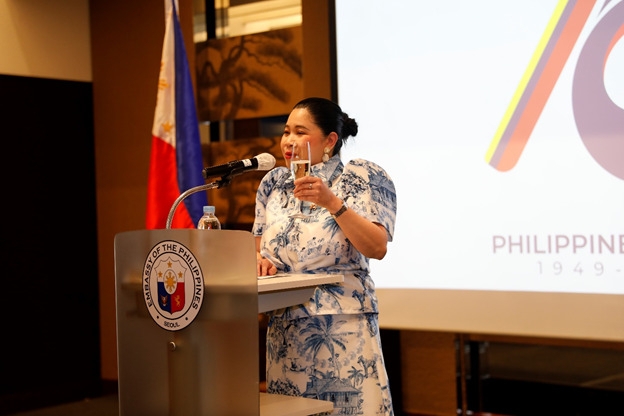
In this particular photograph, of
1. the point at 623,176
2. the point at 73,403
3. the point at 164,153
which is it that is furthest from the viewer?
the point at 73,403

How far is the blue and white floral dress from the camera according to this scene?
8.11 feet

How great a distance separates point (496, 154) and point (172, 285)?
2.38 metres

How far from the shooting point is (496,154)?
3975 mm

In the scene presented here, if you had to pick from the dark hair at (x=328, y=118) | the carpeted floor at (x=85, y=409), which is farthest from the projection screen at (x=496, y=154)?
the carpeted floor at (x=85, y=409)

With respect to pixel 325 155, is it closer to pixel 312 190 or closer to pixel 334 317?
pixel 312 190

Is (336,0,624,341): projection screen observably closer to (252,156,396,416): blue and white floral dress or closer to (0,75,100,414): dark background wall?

----

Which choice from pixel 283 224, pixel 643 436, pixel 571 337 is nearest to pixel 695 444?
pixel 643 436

----

# [Your objective]
Copy the listing verbatim, starting with the line that contains "In this particular photograph, of" and continuing through the line that contains "Is (336,0,624,341): projection".

# [Expected answer]
In this particular photograph, of
1. the point at 623,176
2. the point at 73,403
3. the point at 164,153
which is it that is furthest from the viewer?
the point at 73,403

How far is the blue and white floral dress from the camera according to this scene?
8.11 feet

How great a distance separates point (496, 154) and point (172, 285)?
2.38 metres

How far from the shooting point is (496,154)?
3975 mm

In the scene presented here, if you had to pick from the dark hair at (x=328, y=118) | the carpeted floor at (x=85, y=409), which is farthest from the projection screen at (x=496, y=154)?
the carpeted floor at (x=85, y=409)

With respect to pixel 325 155, is it closer to pixel 312 190 or closer to pixel 334 317?
pixel 312 190

Is (336,0,624,341): projection screen observably closer to (252,156,396,416): blue and white floral dress or closer to (0,75,100,414): dark background wall?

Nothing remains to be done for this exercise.